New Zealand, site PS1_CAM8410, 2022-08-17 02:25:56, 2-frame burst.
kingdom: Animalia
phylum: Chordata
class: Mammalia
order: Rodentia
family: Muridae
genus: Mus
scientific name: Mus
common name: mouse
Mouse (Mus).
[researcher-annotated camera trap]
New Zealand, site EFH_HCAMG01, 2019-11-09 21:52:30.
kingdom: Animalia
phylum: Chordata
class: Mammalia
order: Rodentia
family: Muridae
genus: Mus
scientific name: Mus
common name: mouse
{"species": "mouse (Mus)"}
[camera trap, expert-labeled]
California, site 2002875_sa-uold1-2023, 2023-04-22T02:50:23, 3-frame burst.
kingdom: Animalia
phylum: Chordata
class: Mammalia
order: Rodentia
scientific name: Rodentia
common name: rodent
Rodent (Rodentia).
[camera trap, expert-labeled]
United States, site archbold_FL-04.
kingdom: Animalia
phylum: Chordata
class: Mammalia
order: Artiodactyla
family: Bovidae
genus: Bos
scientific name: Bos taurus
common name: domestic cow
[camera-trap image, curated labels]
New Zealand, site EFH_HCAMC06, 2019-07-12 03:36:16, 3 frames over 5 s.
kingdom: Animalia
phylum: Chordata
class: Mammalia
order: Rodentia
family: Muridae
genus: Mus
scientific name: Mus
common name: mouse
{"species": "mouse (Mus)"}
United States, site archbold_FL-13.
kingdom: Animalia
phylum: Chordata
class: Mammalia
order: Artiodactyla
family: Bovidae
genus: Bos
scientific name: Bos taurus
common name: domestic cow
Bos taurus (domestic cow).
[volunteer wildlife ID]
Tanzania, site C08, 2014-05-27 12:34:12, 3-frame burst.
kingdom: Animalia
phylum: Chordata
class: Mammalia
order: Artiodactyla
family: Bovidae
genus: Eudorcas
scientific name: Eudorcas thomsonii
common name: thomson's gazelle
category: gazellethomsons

########################################

■ **Work required**
Please give back all of the records exactly as written.

■ **Answer**
New Zealand, site PS1_CAM8410, 2022-08-17 02:25:56, 2-frame burst.
kingdom: Animalia
phylum: Chordata
class: Mammalia
order: Rodentia
family: Muridae
genus: Mus
scientific name: Mus
common name: mouse
Mouse (Mus).
[researcher-annotated camera trap]
New Zealand, site EFH_HCAMG01, 2019-11-09 21:52:30.
kingdom: Animalia
phylum: Chordata
class: Mammalia
order: Rodentia
family: Muridae
genus: Mus
scientific name: Mus
common name: mouse
{"species": "mouse (Mus)"}
[camera trap, expert-labeled]
California, site 2002875_sa-uold1-2023, 2023-04-22T02:50:23, 3-frame burst.
kingdom: Animalia
phylum: Chordata
class: Mammalia
order: Rodentia
scientific name: Rodentia
common name: rodent
Rodent (Rodentia).
[camera trap, expert-labeled]
United States, site archbold_FL-04.
kingdom: Animalia
phylum: Chordata
class: Mammalia
order: Artiodactyla
family: Bovidae
genus: Bos
scientific name: Bos taurus
common name: domestic cow
[camera-trap image, curated labels]
New Zealand, site EFH_HCAMC06, 2019-07-12 03:36:16, 3 frames over 5 s.
kingdom: Animalia
phylum: Chordata
class: Mammalia
order: Rodentia
family: Muridae
genus: Mus
scientific name: Mus
common name: mouse
{"species": "mouse (Mus)"}
United States, site archbold_FL-13.
kingdom: Animalia
phylum: Chordata
class: Mammalia
order: Artiodactyla
family: Bovidae
genus: Bos
scientific name: Bos taurus
common name: domestic cow
Bos taurus (domestic cow).
[volunteer wildlife ID]
Tanzania, site C08, 2014-05-27 12:34:12, 3-frame burst.
kingdom: Animalia
phylum: Chordata
class: Mammalia
order: Artiodactyla
family: Bovidae
genus: Eudorcas
scientific name: Eudorcas thomsonii
common name: thomson's gazelle
category: gazellethomsons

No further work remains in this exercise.